__Data excerpts__
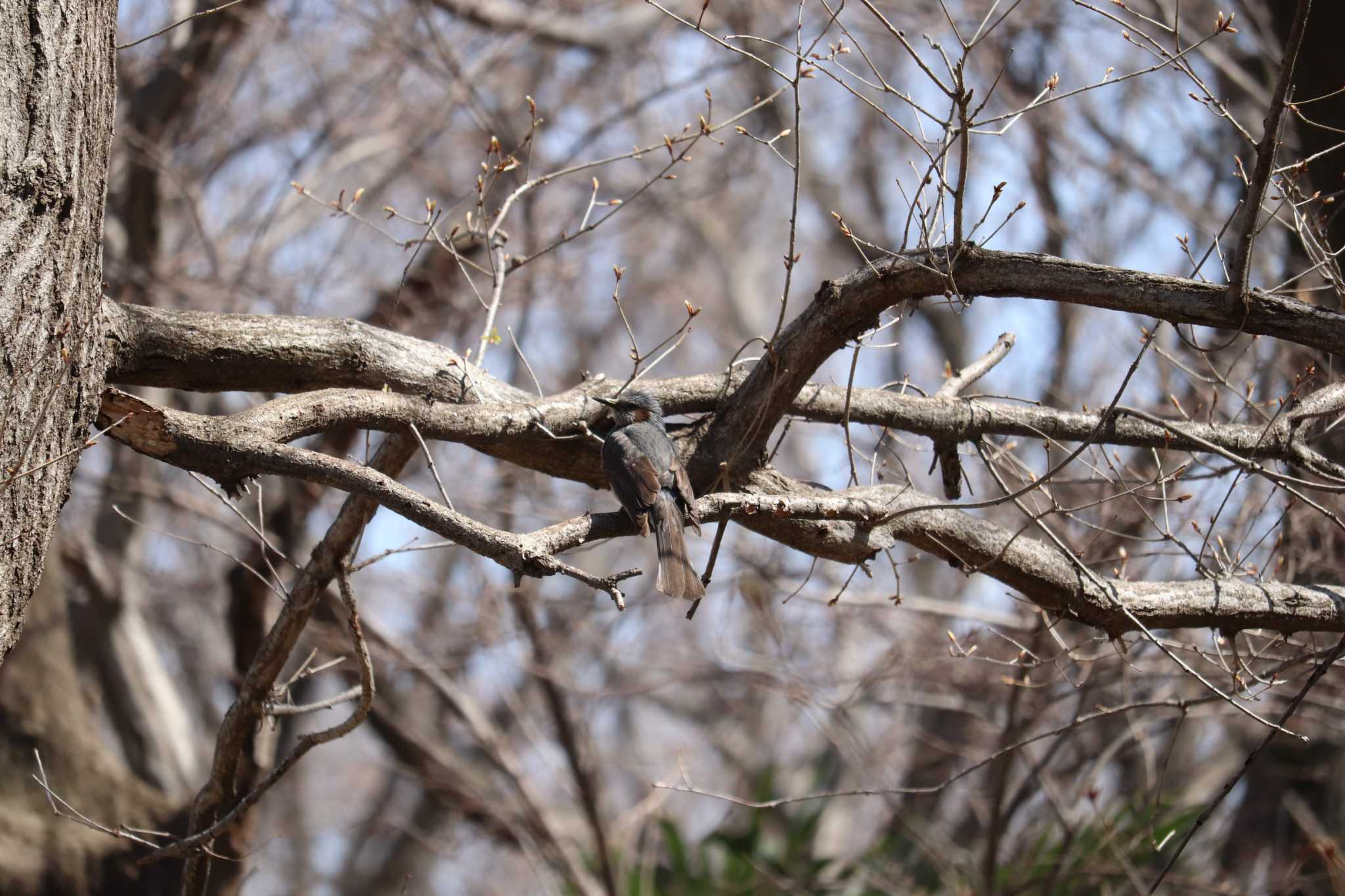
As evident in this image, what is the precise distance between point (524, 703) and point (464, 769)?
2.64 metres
...
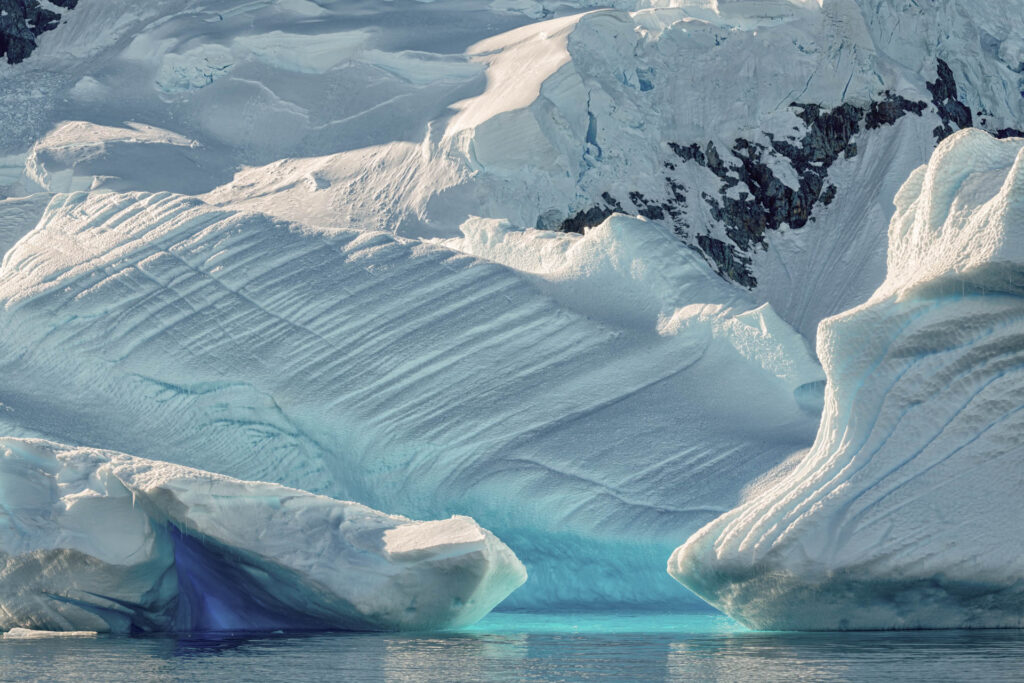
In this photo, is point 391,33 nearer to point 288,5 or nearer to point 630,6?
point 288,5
==
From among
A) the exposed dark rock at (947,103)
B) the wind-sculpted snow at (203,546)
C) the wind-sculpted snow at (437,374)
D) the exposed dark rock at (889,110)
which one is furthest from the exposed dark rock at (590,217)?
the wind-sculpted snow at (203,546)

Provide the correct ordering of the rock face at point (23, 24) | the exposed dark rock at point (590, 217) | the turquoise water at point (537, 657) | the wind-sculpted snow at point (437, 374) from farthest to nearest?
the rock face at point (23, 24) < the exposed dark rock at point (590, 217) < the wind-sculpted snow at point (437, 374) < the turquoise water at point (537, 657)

__Set exercise__
Please copy out the stretch of the records from the line containing "As evident in" through the line containing "2.64 metres", without changing anything.

__Solution to this problem__
As evident in this image, what is the precise distance between point (524, 703) and point (464, 769)?
2.64 metres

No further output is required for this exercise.